You are viewing a plain text version of this content. The canonical link for it is here.
Posted to apache-bugdb@apache.org by Rick Franchuk <ri...@transpect.net> on 1997/09/09 20:30:05 UTC

general/1107: Runaway httpd process under heavy load

>Number:         1107
>Category:       general
>Synopsis:       Runaway httpd process under heavy load
>Confidential:   no
>Severity:       serious
>Priority:       medium
>Responsible:    apache (Apache HTTP Project)
>State:          open
>Class:          sw-bug
>Submitter-Id:   apache
>Arrival-Date:   Tue Sep  9 11:30:02 1997
>Originator:     rickf@transpect.net
>Organization:
apache
>Release:        1.2.4
>Environment:
Linux www 2.0.29 #5 Sat Sep 6 12:27:17 CDT 1997 i586 (also on 2.0.30)
gcc version 2.7.2.1 (also 2.7.2.2)
>Description:
Under moderate to heavy loads (200+ open servers), apache servers will
periodically "Lock Up". I compiled with -g on and found that select seems to be
dying on select under heavy loads (possibly a result of insufficient FD's?)
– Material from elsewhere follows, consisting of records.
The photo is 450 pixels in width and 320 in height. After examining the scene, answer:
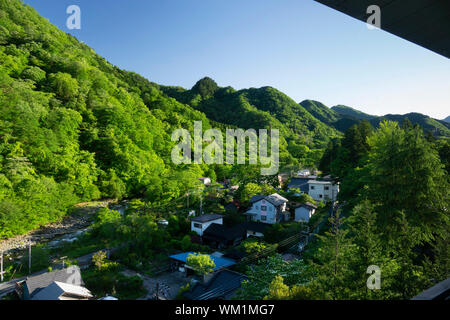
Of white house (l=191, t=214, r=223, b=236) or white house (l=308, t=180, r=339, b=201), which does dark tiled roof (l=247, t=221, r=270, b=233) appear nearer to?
white house (l=191, t=214, r=223, b=236)

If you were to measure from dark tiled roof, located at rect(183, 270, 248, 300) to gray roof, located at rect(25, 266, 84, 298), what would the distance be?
16.3ft

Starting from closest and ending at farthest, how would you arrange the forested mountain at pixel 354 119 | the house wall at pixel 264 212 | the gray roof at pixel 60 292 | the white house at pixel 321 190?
1. the gray roof at pixel 60 292
2. the house wall at pixel 264 212
3. the white house at pixel 321 190
4. the forested mountain at pixel 354 119

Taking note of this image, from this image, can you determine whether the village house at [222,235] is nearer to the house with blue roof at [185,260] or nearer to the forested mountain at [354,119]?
the house with blue roof at [185,260]

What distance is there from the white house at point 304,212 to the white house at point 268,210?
0.89 metres

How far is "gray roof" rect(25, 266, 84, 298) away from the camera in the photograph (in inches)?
409

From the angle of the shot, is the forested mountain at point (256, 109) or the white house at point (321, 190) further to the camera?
the forested mountain at point (256, 109)

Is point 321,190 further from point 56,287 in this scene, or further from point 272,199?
point 56,287

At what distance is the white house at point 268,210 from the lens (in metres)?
21.2

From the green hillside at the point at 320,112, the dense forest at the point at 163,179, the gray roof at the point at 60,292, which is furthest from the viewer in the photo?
the green hillside at the point at 320,112

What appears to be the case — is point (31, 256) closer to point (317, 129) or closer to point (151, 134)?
point (151, 134)

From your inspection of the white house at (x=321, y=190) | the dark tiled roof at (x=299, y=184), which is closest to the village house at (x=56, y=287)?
the white house at (x=321, y=190)

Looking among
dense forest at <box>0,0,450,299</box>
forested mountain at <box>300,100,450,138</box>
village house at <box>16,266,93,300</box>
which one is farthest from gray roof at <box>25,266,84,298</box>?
forested mountain at <box>300,100,450,138</box>

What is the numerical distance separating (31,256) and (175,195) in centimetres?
1118

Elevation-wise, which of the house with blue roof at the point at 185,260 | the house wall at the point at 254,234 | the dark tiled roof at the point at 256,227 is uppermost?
the dark tiled roof at the point at 256,227
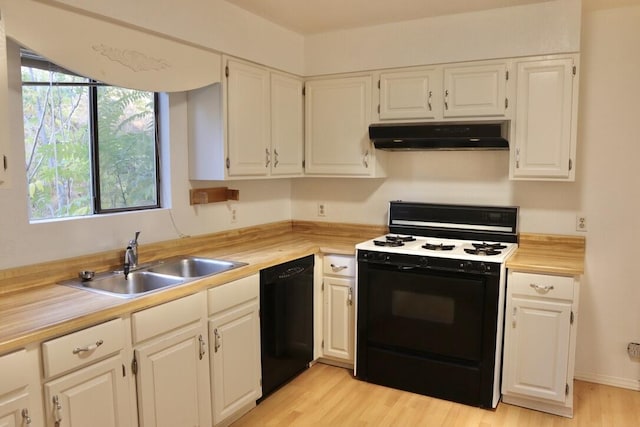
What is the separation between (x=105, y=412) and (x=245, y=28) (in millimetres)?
2311

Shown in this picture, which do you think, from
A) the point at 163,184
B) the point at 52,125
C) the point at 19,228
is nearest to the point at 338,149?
the point at 163,184

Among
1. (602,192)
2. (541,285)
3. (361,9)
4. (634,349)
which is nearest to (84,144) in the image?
(361,9)

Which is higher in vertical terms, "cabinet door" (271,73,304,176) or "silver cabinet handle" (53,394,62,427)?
"cabinet door" (271,73,304,176)

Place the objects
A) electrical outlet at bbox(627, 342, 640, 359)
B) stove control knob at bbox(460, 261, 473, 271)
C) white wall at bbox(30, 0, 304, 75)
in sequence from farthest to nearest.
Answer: electrical outlet at bbox(627, 342, 640, 359), stove control knob at bbox(460, 261, 473, 271), white wall at bbox(30, 0, 304, 75)

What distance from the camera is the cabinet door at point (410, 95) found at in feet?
10.7

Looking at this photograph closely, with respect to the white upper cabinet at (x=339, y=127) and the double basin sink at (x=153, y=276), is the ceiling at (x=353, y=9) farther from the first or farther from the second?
the double basin sink at (x=153, y=276)

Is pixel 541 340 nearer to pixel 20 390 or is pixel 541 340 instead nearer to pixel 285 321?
pixel 285 321

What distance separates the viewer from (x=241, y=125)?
310 centimetres

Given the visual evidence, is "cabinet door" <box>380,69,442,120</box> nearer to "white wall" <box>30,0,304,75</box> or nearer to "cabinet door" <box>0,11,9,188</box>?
"white wall" <box>30,0,304,75</box>

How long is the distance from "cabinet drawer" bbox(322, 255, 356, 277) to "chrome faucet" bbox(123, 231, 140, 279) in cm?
128

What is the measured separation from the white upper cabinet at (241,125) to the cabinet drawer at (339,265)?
72 centimetres

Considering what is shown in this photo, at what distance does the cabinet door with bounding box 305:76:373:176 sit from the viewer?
3.52 m

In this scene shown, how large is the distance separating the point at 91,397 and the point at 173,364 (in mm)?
426

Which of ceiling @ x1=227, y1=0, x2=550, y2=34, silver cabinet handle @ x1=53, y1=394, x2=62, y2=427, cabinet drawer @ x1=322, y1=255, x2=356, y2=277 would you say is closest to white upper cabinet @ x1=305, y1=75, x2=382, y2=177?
ceiling @ x1=227, y1=0, x2=550, y2=34
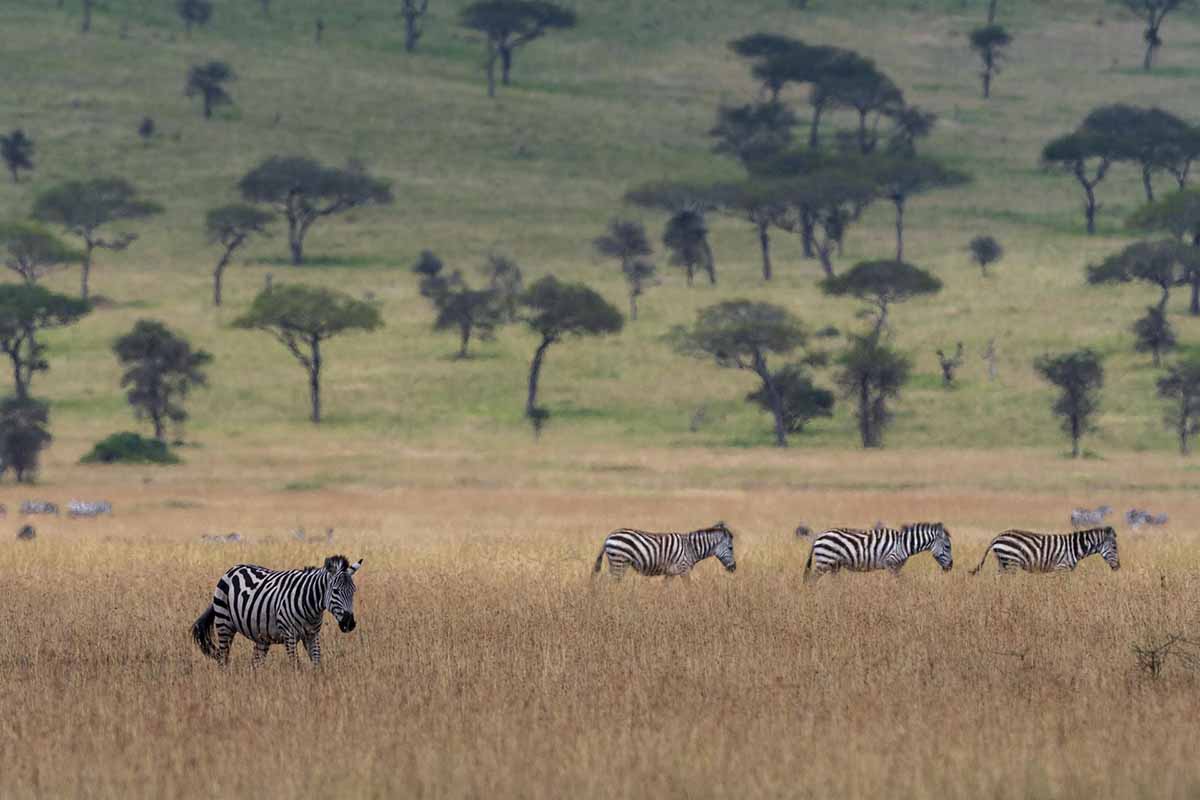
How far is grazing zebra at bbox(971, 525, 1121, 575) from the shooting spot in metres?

Killing the process always restores the machine to full operation. The problem
in the code is a hard loop condition in http_main.c's child_main(), where if an error occurs
resulting in a srv<=0, execution IMMEDIATELY loops back to get another select, with causes another error, and so on.
>How-To-Repeat:
Under heavy loads running Linux, the problem happens with enough frequency to be
Real Damn Annoying(tm). Get a site doing 200+ simultaneous connections and theres
a good chance it'll happen at some point.
>Fix:
In line 1783 (http_main/child_main), change the 'continue' to an 'exit'. If one
SIGTERMs the runaway process, the undesirable behavior doesn't travel over to
other children (not for a while, anyways).
This is just a workaround. I think the problem lies within Linux itself
>Audit-Trail:
>Unformatted: